Fun and play also take place at the stop motion area.  Children can choose from the selection of toys, and place them on a miniature film set.  One click forms the beginning of a movie, and a small monitor shows them their previous picture, so they can move the item, or add others, and then click the camera again.  After awhile, kids will want to chart the progress of their movie, so they can hit “Play,” and their little stop motion animated short will play from beginning to end, as many times as they want.  (If memory serves, parents could bring a digital memory card, and return home with their child’s movie).  Your children might grow up to make movies like “Clash of the Titans” or “Wallace and Grommit” someday.  How cool would that be?

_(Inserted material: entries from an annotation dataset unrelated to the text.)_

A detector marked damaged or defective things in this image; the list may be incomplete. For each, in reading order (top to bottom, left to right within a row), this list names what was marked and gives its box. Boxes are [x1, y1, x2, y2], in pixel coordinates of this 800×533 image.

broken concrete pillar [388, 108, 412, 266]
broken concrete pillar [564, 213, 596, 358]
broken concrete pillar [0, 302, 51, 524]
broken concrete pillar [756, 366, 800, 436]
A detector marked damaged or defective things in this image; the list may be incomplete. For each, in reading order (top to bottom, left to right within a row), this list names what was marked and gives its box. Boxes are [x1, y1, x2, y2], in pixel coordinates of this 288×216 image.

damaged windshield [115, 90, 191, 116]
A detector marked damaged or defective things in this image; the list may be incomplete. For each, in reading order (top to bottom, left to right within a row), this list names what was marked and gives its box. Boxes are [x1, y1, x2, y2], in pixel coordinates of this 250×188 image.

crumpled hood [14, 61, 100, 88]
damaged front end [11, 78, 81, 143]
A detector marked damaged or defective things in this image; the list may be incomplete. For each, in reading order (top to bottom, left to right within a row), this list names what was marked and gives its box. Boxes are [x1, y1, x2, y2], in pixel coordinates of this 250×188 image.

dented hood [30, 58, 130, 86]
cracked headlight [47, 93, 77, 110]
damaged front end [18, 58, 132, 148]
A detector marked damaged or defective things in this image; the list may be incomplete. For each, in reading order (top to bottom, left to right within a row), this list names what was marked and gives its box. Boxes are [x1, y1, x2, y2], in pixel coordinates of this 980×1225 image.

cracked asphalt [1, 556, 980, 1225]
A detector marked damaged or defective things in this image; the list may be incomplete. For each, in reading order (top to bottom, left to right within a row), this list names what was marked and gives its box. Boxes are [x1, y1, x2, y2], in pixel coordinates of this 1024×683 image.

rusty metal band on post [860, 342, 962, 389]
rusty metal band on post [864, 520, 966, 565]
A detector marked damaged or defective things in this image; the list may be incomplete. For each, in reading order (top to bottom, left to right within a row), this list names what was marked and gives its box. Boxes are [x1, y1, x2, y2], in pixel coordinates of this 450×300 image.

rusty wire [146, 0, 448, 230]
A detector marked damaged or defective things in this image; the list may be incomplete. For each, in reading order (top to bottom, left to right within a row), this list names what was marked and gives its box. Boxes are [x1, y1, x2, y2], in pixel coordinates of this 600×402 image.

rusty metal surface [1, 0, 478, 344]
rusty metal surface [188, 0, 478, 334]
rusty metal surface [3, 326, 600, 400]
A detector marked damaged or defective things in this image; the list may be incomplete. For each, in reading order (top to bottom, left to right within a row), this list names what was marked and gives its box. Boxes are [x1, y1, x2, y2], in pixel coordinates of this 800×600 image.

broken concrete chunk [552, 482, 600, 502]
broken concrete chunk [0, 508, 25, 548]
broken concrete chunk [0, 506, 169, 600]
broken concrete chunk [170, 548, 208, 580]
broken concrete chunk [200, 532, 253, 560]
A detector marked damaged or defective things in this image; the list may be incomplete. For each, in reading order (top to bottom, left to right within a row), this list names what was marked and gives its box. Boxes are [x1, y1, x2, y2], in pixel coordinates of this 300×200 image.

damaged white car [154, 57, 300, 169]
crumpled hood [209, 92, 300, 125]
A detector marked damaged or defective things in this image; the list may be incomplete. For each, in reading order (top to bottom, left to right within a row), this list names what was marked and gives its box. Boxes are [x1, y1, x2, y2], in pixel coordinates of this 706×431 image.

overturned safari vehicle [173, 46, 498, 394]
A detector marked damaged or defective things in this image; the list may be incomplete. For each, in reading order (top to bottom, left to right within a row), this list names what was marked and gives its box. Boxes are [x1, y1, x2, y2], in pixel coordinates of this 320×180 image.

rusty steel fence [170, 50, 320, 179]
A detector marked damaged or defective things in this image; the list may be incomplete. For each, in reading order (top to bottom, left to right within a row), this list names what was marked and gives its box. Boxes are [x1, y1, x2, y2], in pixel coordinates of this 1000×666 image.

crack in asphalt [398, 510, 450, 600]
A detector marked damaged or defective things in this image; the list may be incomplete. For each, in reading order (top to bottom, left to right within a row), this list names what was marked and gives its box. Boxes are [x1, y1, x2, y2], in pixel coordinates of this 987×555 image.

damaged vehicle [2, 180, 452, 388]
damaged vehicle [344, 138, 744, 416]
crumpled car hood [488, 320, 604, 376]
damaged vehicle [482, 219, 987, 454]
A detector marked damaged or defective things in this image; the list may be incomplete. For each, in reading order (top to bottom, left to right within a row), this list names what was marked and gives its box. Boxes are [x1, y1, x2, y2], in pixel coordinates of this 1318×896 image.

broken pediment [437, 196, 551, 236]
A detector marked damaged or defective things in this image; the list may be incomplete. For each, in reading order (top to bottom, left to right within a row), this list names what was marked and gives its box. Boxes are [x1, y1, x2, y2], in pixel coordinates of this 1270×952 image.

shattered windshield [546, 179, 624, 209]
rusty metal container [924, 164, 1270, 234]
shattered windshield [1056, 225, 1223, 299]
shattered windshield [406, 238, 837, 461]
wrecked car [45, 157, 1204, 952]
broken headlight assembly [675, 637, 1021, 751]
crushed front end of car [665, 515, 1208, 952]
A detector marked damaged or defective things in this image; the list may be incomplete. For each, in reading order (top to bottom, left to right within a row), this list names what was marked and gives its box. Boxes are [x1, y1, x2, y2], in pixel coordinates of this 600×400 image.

The museum offers a Visual Arts Camp during the summer, and at other times of the year, there are special exhibits dedicated to Science, Sci-fi, and Fantasy.  On the day we attended, they hosted “Intergalactic, a Mixed Media Invitational.”  Had we attended earlier in the year, we could have seen “My Favorite Martian—Self Portrait as Alien.”  If your child makes something impressive, the staff might display it in the children’s art room, in which an X-Wing and a Millenium Falcon have been suspended from the ceiling.  Just make sure that you take them to the gift shop, where they can be inspired by a door that could be a spaceship, an inhabited asteroid, or something else really imaginative. 


When is a door not a door?  When it’s an alien’s face, an upside-down hovercraft, or a self-propelled beauty compact that comes to hand immediately when needed, that’s when.  (Only this case, it’s also a door).

Of course, you can always let them take home a memento from their visit.  Just be sure to sign them up for classes.  Lots of classes.